Baked Teriyaki Salmon

Baked Teriyaki Salmon requires no marinating needed and the flavorful sauce is made with ingredients most people have in their kitchens.
Course Main Course
Cuisine Asian
Prep Time 15 mins
Cook Time 15 mins
Total Time 30 mins
Servings 4 servings
Calories 339


  • 4 6 ounce salmon fillets


  • ½ cup soy sauce (can substitute with gluten free soy sauce or coconut aminos)
  • ¼ cup brown sugar
  • 2 T lemon juice
  • 2 cloves garlic (minced)
  • 1 teaspoon fresh ginger (grated)
  • 1 teaspoon toasted sesame oil
  • 1 tablespoon corn starch
  • 1 tablespoon water


  • 4 scallions (thinly sliced)
  • 1 teaspoon sesame seeds


  • Preheat oven to 400 degrees. Line a 9x13 inch pan with parchment paper. Alternatively, you can coat with non-stick spray. Arrange the salmon fillets in the pan so that they are close but not touching, skin side down.
  • In a small bowl, whisk together the water and cornstarch. 
  • In a small saucepan, whisk together the brown sugar, soy sauce, lemon juice, garlic, ginger, and sesame oil. Slowly whisk in cornstarch slurry into the mixture.
  • Heat teriyaki sauce over medium high heat until it comes to a boil. Reduce heat until it can maintain a gentle boil and allow to cook about 2 minutes until the mixture just starts to thicken.
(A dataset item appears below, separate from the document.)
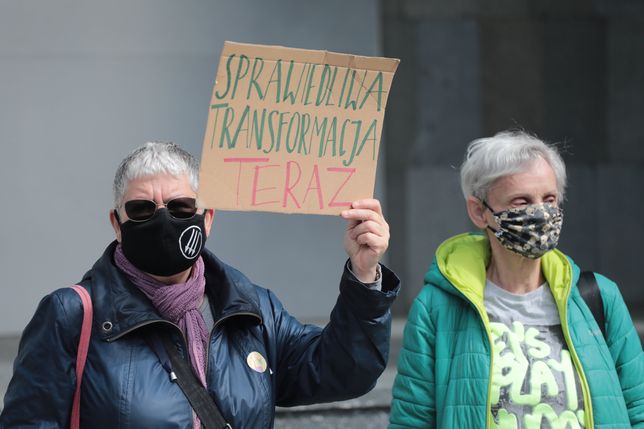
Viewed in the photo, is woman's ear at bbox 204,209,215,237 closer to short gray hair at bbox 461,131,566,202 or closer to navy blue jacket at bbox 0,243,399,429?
navy blue jacket at bbox 0,243,399,429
Remove from heat.
  • Remove about 3 tablespoons of the sauce and reserve for later. Pour remaining sauce over the salmon fillets. Bake in preheated oven for 12-16 minutes or until salmon is flaky and cooked through, bake times may vary by thickness and initial temperature of salmon.
  • Brush the top of the salmon with the reserved sauce. Garnish with green onion and sesame seeds. Serve with rice and a steamed vegetable.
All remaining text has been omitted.